Menurut Chandra, selama dirinya mengikuti kegiatan dalam Tim Persiapan Pembentukan Komisi Anti Korupsi, Kementerian Kehakiman dan Hak Asasi Manusia Republik Indonesia tahun 2000, tidak pernah dibicarakan keharusan adanya unsur jaksa atau unsur kepolisian sebagai Pimpinan KPK.
Menurut Chandra, ketentuan Pasal 21 ayat (4) UU KPK hanya menyatakan bahwa Pimpinan KPK adalah penyidik dan penuntut umum.
"Pasal ini untuk mengantisipasi apabila ada keadaan luar biasa dimana mengharuskan Pimpinan KPK untuk melakukan penyidikan dan atau penuntutan sendiri," kata Chandra saat dihubungi, Jakarta, Kamis (26/11/2015).

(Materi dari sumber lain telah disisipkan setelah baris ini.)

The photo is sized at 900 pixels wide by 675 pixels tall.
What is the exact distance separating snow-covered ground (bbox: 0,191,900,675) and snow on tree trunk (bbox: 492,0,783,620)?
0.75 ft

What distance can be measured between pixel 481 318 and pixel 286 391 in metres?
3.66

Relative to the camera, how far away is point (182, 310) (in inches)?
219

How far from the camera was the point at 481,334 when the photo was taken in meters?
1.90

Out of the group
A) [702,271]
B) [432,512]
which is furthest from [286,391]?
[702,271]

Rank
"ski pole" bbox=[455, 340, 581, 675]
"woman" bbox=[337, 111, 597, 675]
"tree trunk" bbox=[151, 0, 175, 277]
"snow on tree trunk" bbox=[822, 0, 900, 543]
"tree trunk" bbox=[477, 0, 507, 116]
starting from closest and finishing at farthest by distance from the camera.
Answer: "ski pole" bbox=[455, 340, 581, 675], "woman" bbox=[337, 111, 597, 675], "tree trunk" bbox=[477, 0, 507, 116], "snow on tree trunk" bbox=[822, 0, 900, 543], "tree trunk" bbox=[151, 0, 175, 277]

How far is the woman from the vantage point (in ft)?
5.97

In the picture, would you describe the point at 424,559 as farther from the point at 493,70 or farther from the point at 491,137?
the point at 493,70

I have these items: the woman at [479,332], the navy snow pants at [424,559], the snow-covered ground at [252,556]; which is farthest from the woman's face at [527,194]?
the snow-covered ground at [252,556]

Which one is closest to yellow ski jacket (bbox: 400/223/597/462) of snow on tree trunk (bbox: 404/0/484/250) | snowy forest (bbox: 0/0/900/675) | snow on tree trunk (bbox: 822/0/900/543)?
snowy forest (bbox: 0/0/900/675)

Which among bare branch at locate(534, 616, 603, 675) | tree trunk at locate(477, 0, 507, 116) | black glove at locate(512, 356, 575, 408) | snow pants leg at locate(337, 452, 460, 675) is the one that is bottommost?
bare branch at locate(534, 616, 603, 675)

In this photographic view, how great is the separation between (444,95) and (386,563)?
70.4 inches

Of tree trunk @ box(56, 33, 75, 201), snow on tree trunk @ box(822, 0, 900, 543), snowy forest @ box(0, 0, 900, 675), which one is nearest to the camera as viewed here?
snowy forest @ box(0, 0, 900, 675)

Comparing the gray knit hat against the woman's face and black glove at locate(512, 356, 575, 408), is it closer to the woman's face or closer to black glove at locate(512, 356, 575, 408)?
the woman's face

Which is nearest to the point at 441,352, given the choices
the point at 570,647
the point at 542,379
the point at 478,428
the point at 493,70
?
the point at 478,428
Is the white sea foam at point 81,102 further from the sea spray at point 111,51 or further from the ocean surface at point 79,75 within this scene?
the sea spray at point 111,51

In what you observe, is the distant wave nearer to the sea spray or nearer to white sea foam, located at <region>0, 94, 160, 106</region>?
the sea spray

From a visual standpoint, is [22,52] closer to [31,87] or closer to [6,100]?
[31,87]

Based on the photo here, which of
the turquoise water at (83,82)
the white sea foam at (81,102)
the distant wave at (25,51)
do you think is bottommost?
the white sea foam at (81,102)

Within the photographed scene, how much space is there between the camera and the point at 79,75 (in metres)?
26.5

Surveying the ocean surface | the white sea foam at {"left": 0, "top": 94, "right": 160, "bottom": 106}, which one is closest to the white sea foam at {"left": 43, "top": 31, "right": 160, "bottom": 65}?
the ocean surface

Ketentuan lain, kata dia, adalah mengenai kompetensi pimpinan KPK yang diatur Pasal 29 huruf (d) UU KPK.
Pasal tersebut menyatakan pimpinan KPK berijazah sarjana hukum atau sarjana lain yang memiliki keahlian dan pengalaman sekurang-kurangnya 15 tahun dalam bidang hukum, ekonomi, keuangan, atau perbankan.
Adanya persyaratan tersebut, lanjut dia, dilatarbelakangi pemikiran bahwa pemberantasan korupsi tidak cukup dengan pendekatan hukum saja, melainkan diperlukan keahlian dibidang lain, yaitu ekonomi, keuangan, atau perbankan.
"Mengenai apakah calon-calon Pimpinan KPK memenuhi syarat tersebut atau tidak, silahkan DPR yang menilainya," tukas Komisaris PT PLN (Persero) itu.
Sebelumnya, salah satu alasan Komisi III DPR RI menunda pengambilan keputusan capim KPK adalah karena tidak ada unsur kejaksaan dalam kompisisi Capim KPK.